Foto di Jialiang Gao
A Shibam entrano in gioco una serie di elementi che la rendono un modello di città araba meritevole di essere salvaguardato. La sua griglia trapezoidale su cui si intersecano le strette stradine e le piazze è tipica del mondo mediorientale. Ma il modo in cui si sono sviluppate le abitazioni riflette essenzialmente il periodo di prospetità dell'Hadhramaut. I numerosi palazzi erano infatti costruiti da famiglie potenti che, rivali tra di loro, facevano mostra del proprio prestigio e ceto sociale, oltre che del potere economico. Alcuni palazzi raggiungono anche gli 11 piani di altezza: un particolare impressionante, se non ci si dimentica del materiale di cui sono fatti. Ecco perché Shibam viene comunemente definita anche la "città con i grattacieli più vecchi del mondo".
La vita a Shibam scorre molto tranquilla. La città ha dimenticato i tempi in cui era un florido porto di mercanti. Oggi l'economia si basa per di più sulla pastorizia. L'abbandono dell'agricoltura basata sulla gestione delle piene del wadi ha cambiato radicalmente le abitudini della città. L'acqua oggi viene fornita con sistemi tradizionali, ma gli impianti idraulici sono del tutto inadeguati alle vecchie strutture, e questo ha contribuito alla decadenza della città.
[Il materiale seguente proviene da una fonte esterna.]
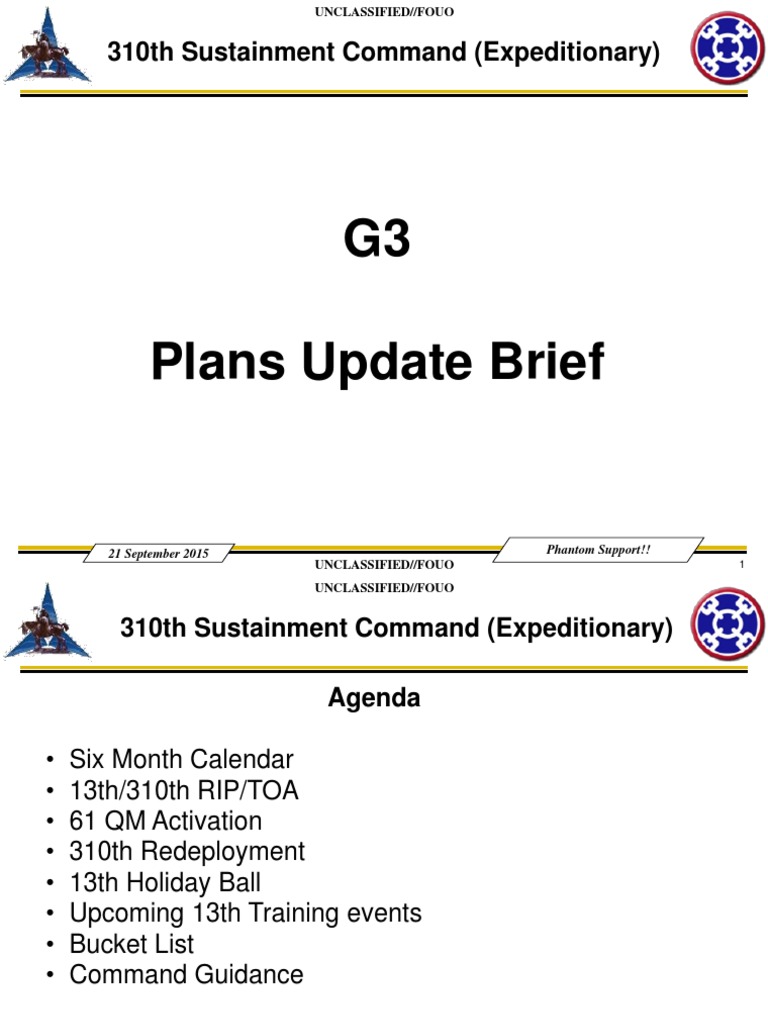 UNCLASSIFIED//FOUO

310th Sustainment Command (Expeditionary)

G3

Plans Update Brief

21 September 2015

UNCLASSIFIED//FOUO

Phantom Support!!

1

UNCLASSIFIED//FOUO

310th Sustainment Command (Expeditionary)

Agenda

• Six Month Calendar
• 13th/310th RIP/TOA
• 61 QM Activation
• 310th Redeployment
• 13th Holiday Ball
• Upcoming 13th Training events
• Bucket List
• Command Guidance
Gli alti palazzi non presentano finestre ai piani terreni, che vengono utilizzati come magazzini per le granaglie. Il primo piano degli edifici viene utilizzato dagli uomini, mentre le donne occupano i piani superiori. Gli interni degli androni principali dove le persone si incontrano e socializzano sono spesso finemente decorati. I piani più alti sono dedicati alle famiglie che vivono insieme. Molti edifici sono collegati in cima da ponti e passerelle: si trattava di un antico sistema difensivo per mettere in comunicazione le varie torri di guardia, ma oggi vengono utilizzati dagli anziani per passare da un palazzo all'altro, piuttosto che salire e scendere interminabili rampe di scale.
Foto di Aneta Ribarska
Shibam non si può certo definire una città turistica, tanto è vero che non c'è neanche un ristorante o posti dove dormire. All'ingresso del paese però vi è una piazza con un caffè, dove viene servito il tè e i locali si incontrano per fumare narghilè e giocare a domino. Nonostante tutto vi sono comunque dei negozietti che vendono un tipo di artigianato locale che non si può trovare da nessun'altra parte in Yemen. Si tratta di chiavi a forma di spazzola, le cui punte fanno da inserto per i lucchetti a loro legati. Gli artigiani sanno che il loro lavoro ha un certo appeal sui visitatori della città, tant'è che realizzano i loro lavori dandogli un aspetto di vecchio per farli passare come delle antichità. E, a differenza di altre città del paese, qui non si mercanteggia sull'acquisto.
A Shibam è possibile anche visitare strutture che sono ben più vecchie dei grattacieli, e che risalgono al primo periodo islamico: un vecchio castello è stato costruito nel 1220, mentre la Moschea del Venerdì risale addirittura al 904. Per il resto girare per Shibam significa perdersi per le strette stradine formate dagli alti palazzi, e un complesso di 500 edifici che comprende anche varie moschee e due antichi palazzi di sultani. E la materia prima è sempre la stessa: fango essiccato.